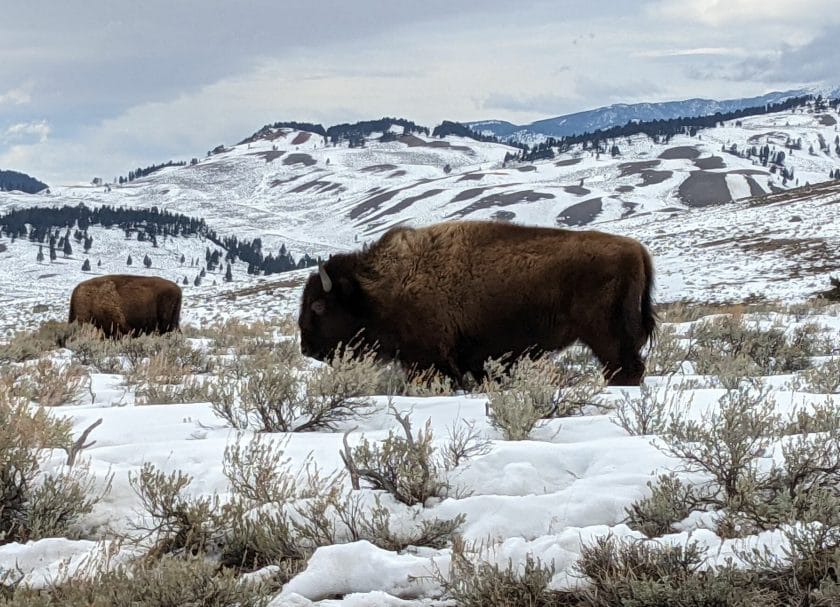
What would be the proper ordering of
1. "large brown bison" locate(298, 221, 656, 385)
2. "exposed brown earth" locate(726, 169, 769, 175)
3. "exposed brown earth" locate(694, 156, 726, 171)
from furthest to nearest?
"exposed brown earth" locate(694, 156, 726, 171), "exposed brown earth" locate(726, 169, 769, 175), "large brown bison" locate(298, 221, 656, 385)

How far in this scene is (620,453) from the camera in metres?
3.59

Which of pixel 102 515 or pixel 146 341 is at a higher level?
pixel 102 515

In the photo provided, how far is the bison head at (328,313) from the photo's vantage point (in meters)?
7.28

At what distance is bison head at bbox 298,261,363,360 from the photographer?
7277 mm

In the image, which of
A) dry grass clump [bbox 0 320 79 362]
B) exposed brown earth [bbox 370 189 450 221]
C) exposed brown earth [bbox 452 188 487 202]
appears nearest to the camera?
dry grass clump [bbox 0 320 79 362]

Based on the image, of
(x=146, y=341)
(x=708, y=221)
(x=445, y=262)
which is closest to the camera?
(x=445, y=262)

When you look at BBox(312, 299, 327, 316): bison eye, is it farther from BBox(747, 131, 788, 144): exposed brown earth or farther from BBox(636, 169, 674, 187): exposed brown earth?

==========

Exercise prompt: Please put the data above into a JSON list of strings, with one string per line. Leave out blank lines and the picture.

Expected output:
[
  "What would be the proper ordering of",
  "1. \"large brown bison\" locate(298, 221, 656, 385)",
  "2. \"exposed brown earth\" locate(726, 169, 769, 175)",
  "3. \"exposed brown earth\" locate(694, 156, 726, 171)",
  "from furthest to nearest?",
  "\"exposed brown earth\" locate(694, 156, 726, 171), \"exposed brown earth\" locate(726, 169, 769, 175), \"large brown bison\" locate(298, 221, 656, 385)",
  "How far in this scene is (620,453) from the camera in metres?",
  "3.59",
  "Which of pixel 102 515 or pixel 146 341 is at a higher level?",
  "pixel 102 515",
  "In the photo provided, how far is the bison head at (328,313) from the photo's vantage point (in meters)?",
  "7.28",
  "At what distance is bison head at bbox 298,261,363,360 from the photographer?",
  "7277 mm",
  "In the image, which of",
  "A) dry grass clump [bbox 0 320 79 362]",
  "B) exposed brown earth [bbox 370 189 450 221]",
  "C) exposed brown earth [bbox 452 188 487 202]",
  "appears nearest to the camera?",
  "dry grass clump [bbox 0 320 79 362]",
  "Based on the image, of",
  "(x=146, y=341)",
  "(x=708, y=221)",
  "(x=445, y=262)",
  "which is closest to the camera?",
  "(x=445, y=262)",
  "When you look at BBox(312, 299, 327, 316): bison eye, is it farther from BBox(747, 131, 788, 144): exposed brown earth or farther from BBox(636, 169, 674, 187): exposed brown earth?"
]